Behavior of the latency–throughput relationship is similar in Figures  11 and  10. Increases in batch size lead to a better throughput until the system saturates, after which the throughput is not increasing but the latency grows. The actual saturation point depends on many factors, such as the inference model, the underlying hardware, the runtime and its configuration.

Figure 11. Object recognition latency/throughput trade-off when increasing batch size with Inception V2 on TensorRT with GTX 1080 and Titan V GPUs, using full-precision (float32) and half-precision (float16) representation for inference on the Titan V.

5. Remote Object Detection

We characterize the computational behavior of object detectors also using the two platforms TensorFlow Serving and TensorRT that we used with object recognition. In these experiments, we use two recent detectors: 1) SSD meta-architecture combined with the Inception V2 feature extractor in our benchmark model, which has been shown to be fast with a relatively high accuracy, and 2) Faster R-CNN using either the Inception V2 or the VGG16 feature extractor.
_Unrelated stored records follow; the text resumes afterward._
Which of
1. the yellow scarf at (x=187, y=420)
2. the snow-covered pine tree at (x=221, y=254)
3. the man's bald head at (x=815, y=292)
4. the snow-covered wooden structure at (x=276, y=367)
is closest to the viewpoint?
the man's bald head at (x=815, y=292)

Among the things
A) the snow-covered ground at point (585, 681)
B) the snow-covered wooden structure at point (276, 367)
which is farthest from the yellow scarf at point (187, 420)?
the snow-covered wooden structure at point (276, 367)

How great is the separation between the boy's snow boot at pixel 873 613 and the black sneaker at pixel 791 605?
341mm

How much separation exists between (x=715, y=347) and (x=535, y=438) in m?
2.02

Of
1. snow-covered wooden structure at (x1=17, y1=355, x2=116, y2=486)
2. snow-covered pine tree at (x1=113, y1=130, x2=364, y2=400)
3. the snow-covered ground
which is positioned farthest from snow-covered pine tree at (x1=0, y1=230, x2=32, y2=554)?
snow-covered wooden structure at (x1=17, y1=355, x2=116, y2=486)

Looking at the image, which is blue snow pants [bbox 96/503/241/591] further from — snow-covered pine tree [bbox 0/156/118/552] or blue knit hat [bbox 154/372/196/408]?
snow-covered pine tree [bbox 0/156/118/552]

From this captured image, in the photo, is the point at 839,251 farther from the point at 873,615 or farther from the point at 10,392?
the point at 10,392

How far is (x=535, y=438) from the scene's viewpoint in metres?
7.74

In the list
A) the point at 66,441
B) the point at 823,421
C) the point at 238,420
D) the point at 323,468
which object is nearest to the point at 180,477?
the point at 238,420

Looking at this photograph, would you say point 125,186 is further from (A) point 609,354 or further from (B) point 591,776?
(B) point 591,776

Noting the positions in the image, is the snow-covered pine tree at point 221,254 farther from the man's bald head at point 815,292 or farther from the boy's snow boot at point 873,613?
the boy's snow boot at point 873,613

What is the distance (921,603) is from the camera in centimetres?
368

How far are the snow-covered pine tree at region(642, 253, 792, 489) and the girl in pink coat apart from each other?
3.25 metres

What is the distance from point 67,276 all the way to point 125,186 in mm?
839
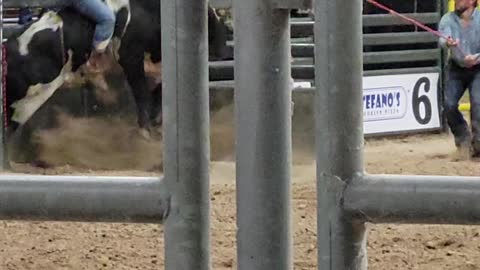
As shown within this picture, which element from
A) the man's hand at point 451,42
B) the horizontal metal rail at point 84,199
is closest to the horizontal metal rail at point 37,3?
the man's hand at point 451,42

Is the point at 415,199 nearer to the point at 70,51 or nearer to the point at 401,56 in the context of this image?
the point at 70,51

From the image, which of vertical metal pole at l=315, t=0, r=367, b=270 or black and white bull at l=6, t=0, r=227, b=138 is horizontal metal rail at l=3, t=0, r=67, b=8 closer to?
black and white bull at l=6, t=0, r=227, b=138

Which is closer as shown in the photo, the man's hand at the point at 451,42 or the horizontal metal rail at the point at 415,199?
the horizontal metal rail at the point at 415,199

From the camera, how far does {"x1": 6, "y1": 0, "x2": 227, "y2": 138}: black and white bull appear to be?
8.66m

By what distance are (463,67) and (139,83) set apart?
272cm

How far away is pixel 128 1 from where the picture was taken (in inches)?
351

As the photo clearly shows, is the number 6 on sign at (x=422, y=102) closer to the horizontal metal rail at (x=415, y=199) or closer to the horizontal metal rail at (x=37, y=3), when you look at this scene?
the horizontal metal rail at (x=37, y=3)

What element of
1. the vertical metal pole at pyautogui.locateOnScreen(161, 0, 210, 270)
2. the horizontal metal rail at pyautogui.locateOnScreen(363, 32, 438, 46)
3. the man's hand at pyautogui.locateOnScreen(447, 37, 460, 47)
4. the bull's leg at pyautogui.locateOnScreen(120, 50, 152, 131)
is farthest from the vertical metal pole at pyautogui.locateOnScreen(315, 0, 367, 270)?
the horizontal metal rail at pyautogui.locateOnScreen(363, 32, 438, 46)

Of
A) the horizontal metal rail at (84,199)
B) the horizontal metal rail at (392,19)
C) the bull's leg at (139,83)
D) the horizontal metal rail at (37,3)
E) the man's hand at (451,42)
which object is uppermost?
the horizontal metal rail at (37,3)

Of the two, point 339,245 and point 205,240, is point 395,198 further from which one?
point 205,240

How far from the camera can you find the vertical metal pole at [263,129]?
1.18 metres

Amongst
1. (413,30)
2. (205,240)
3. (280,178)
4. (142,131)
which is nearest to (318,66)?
(280,178)

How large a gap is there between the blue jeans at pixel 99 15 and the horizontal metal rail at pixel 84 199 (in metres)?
7.57

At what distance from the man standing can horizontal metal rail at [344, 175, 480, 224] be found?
26.5ft
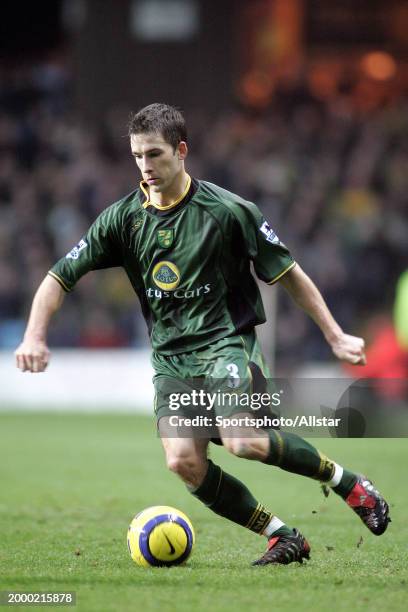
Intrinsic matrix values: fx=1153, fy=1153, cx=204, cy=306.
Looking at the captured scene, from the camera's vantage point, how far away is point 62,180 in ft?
62.0

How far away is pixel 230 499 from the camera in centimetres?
565

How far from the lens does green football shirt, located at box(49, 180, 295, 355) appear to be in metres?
5.62

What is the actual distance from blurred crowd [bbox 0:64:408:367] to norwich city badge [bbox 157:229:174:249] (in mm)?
10873

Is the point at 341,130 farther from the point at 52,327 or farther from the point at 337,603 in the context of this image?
the point at 337,603

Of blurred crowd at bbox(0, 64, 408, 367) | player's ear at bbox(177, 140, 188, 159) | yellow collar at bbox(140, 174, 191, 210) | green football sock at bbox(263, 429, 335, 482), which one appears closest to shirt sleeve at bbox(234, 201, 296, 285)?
yellow collar at bbox(140, 174, 191, 210)

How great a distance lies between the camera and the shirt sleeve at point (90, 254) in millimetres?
5688

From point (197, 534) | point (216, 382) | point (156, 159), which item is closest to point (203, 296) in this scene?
point (216, 382)

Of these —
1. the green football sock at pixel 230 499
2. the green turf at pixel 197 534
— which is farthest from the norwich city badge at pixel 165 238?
the green turf at pixel 197 534

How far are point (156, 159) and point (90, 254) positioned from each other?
62 cm

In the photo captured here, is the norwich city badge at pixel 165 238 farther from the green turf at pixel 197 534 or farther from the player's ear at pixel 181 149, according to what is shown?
the green turf at pixel 197 534

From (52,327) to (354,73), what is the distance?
777cm

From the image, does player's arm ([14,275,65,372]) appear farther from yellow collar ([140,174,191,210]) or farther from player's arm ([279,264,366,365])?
player's arm ([279,264,366,365])

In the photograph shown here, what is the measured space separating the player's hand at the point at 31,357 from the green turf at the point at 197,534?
945mm

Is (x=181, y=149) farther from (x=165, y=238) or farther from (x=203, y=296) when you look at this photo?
(x=203, y=296)
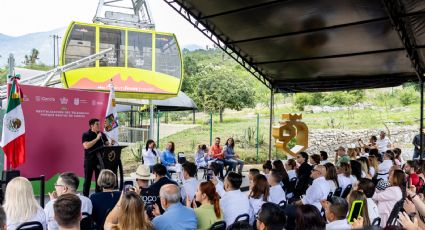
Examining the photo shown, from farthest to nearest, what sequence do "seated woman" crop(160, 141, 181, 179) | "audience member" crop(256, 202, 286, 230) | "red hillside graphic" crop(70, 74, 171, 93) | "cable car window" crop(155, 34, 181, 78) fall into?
"cable car window" crop(155, 34, 181, 78) < "red hillside graphic" crop(70, 74, 171, 93) < "seated woman" crop(160, 141, 181, 179) < "audience member" crop(256, 202, 286, 230)

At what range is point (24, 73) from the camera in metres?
18.8

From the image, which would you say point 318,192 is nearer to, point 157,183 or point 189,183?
point 189,183

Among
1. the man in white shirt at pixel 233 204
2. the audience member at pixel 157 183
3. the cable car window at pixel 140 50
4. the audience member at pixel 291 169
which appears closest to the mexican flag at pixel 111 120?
the audience member at pixel 291 169

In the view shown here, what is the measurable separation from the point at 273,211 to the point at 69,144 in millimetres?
6562

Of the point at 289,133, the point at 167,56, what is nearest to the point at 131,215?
the point at 289,133

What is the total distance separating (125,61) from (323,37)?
24.4 feet

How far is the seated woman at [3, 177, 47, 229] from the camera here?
327 cm

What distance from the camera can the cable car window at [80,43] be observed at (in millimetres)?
13023

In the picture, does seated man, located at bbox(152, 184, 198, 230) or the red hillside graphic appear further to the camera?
the red hillside graphic

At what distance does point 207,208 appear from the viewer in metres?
3.65

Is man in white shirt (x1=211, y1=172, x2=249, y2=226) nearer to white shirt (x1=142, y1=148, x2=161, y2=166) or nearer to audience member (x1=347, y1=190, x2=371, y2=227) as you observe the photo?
audience member (x1=347, y1=190, x2=371, y2=227)

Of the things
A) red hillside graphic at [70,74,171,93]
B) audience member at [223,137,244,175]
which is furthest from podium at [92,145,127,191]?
red hillside graphic at [70,74,171,93]

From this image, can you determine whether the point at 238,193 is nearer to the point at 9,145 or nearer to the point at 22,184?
the point at 22,184

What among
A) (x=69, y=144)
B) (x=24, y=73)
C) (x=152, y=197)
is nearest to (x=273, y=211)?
(x=152, y=197)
We use the model implementations introduced in (Huang2017CVPR) as they include the full pipeline from image pre-processing to post-processed object detections.

5.1. TensorFlow Serving

5.1.1. Experiment setup

The setup and measurement method in the experiments described in this section are the same as in the object recognition experiments with TensorFlow Serving.

5.1.2. Device placement

The previous object detection measurements with the Jetson TX2 (Section 3.3) were performed using TensorFlow’s automatic operation device placement. However, the optimal computing device (e.g., CPU, GPU, TPU, Tensor Core) placement of individual operations in a model is an open research question (mirhoseini17icml). The operations are still usually assigned to devices by human experts. In this section we experiment with three strategies: 1) Only using CPU, 2) Automatic assignment by the software (TensorFlow) and 3) Manual placement. In automatic mode, TensorFlow maps operations to GPU if the operation has an implementation for it. In the manual strategy we assign pre- and post-processing (mainly non-maximum suppression) stages for the CPU and handle the convolutional network part of the model on the GPU.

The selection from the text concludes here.